The Royal College of Nursing is weighing up the possibility of strike action over pay, it has been confirmed.
Representatives from the body claim that nurses have suffered a pay cut of 14 percent in real terms over the course of the last seven years as a result of pay freezes and an increase in the cost of living. The union is asking nurses whether they would like to participate in a strike before making a decision about issuing a formal ballot.
Since 2010, pay freezes and capped increases have resulted in a real-time pay cut of 14% taking the cost of living into consideration. The Department of Health stated that “affordable pay” was protecting nursing jobs in the UK, but the union has called for more to be done to increase pay, especially as the cost of living is rising all the time, and nurses are under increasing pressure.
In 2014, there was a campaign to encourage nurses to strike, but it was not backed by the union. This time, representatives claim that nurses are working harder than ever before and this is not reflected in their salaries.

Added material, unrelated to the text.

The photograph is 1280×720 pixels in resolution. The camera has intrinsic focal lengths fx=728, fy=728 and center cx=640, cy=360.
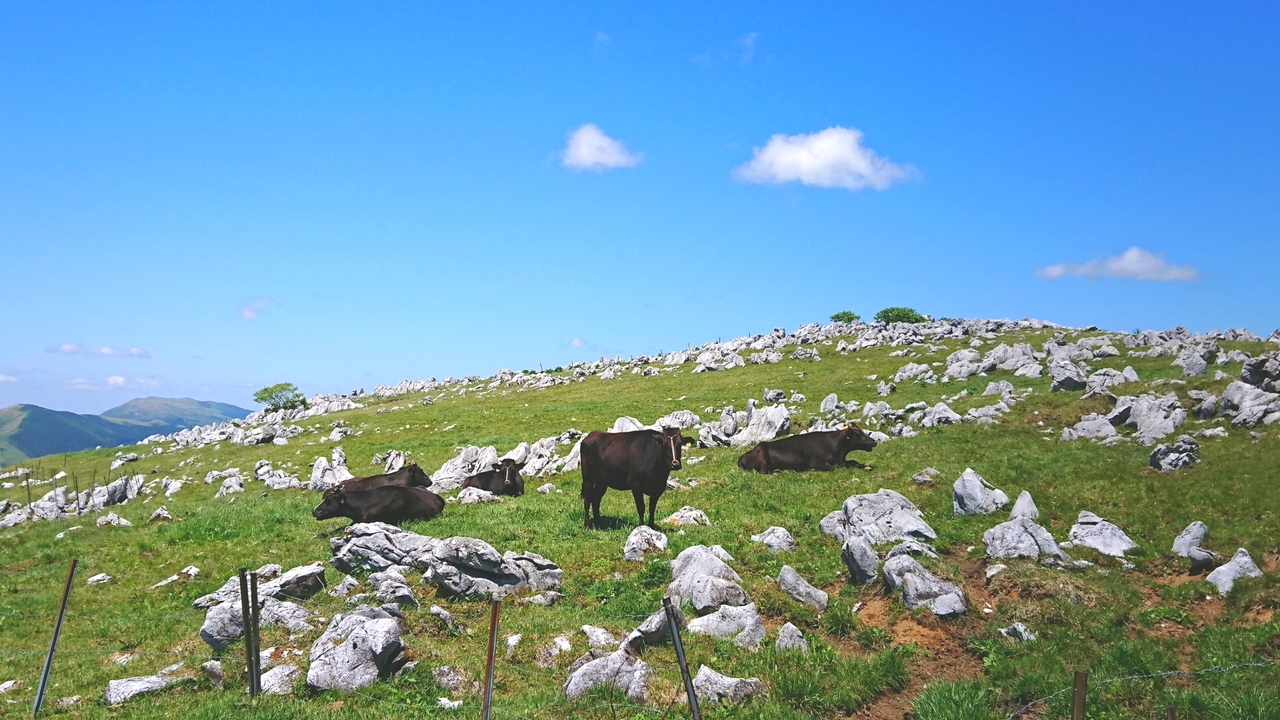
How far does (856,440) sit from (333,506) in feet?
60.2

The latest public sector pay review revealed a 1 percent increase for nurses, but this doesn’t mean that employees will be walking away with any extra income. A capped increase actually leaves nurses with less, as living costs are increasing year on year.
The RCN’s chief executive, Janet Davies, claimed that “too many” nurses are struggling to “make ends meet” and added that “nurses should not have to fund the NHS deficit from their own pay packets.” There are currently thousands of unfilled nursing posts across the country, and Ms Davies claims that pay and working conditions are the most significant reasons.